Há alguns anos passamos a ver este tipo de aviso no começo de filme e séries. Aos poucos têm aparecido no começo de reportagens. A intenção de prevenir a audiência mais sensível pode até ser boa, mas serve mesmo para evitar dores de cabeça para produtores que não querem se responsabilizar juridicamente por reações negativas. Entendo que cenas violentas podem acionar possíveis “gatilhos psicológicos” e reavivar traumas do passado, mas esse excesso de zelo parece apenas mais um sinal de como adultos de hoje são muito mais infantis e despreparados para a vida, que não vem com disclaimer nenhum.
A série “Disclaimer” leva este nome porque a personagem principal, Catherine, interpretada por Cate Blanchett e por Leila George D’Onofrio, na versão jovem, recebe um livro e descobre que é o personagem principal da obra que tem, adivinhe, um disclaimer. No começo de todos os episódios, há o alerta para diversos tipos de “gatilhos”, incluindo violência sexual. E aí está o problema. Assim que entende o enredo da trama, o espectador mais atento percebe que nada parece o que é. A mulher que, aparentemente traiu o companheiro e causou a ruína de outra família, é a verdadeira vítima. Mas essa confirmação só vem no último episódio, depois que ela foi julgada pelo filho, pelo marido, pelos colegas de trabalho e pelo público, horrorizados com sua frieza e seu egoísmo.

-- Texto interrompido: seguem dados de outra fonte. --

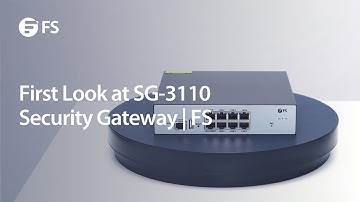 First Look at SG-3110 Security Gateway | FS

“Disclaimer” traz ótimas reflexões. As mães de meninos enxergam seus filhos como virtuosos e ingênuos. A cena em que a jovem Catherine seduz Jonathan (Louis Partridge), descrita no livro misterioso pela mãe dele, a autora, é mais uma pista de que a história narrada não é a real. O jovem de 19 anos parece um garoto de 10 diante da sedução de uma mulher devoradora de homens, como Catherine é pintada. O comportamento do moço é tão caricato que acende um alerta. No final, entendemos que é assim que a mãe o imagina: puro, inocente, inofensivo, quando, na verdade, é um estuprador.
Catherine foi estuprada e guardou o segredo durante 20 anos, porque queria esquecer. Quando o passado volta a assombrar, ela é descrita como a mulher que traiu o marido num quarto de hotel na Itália, enquanto seu filho dormia. A reação de seu companheiro é colocá-la para fora de casa, atormentado pelo pensamento de que ela possa ter tido prazer, que tenha se deixado levar por um caso, ferido em seu orgulho, sua virilidade, em seu controle. A reação é de raiva e desprezo. Sentimentos que desaparecem quando a violência é revelada e dão lugar a arrependimento, empatia e, eu diria, perdão.
Homens até perdoam mulheres que são estupradas. Digo “até” porque há casos em que eles vão embora porque não conseguem lidar com a própria dor ao saber que sua propriedade foi violada. Mas traição… aí já é demais.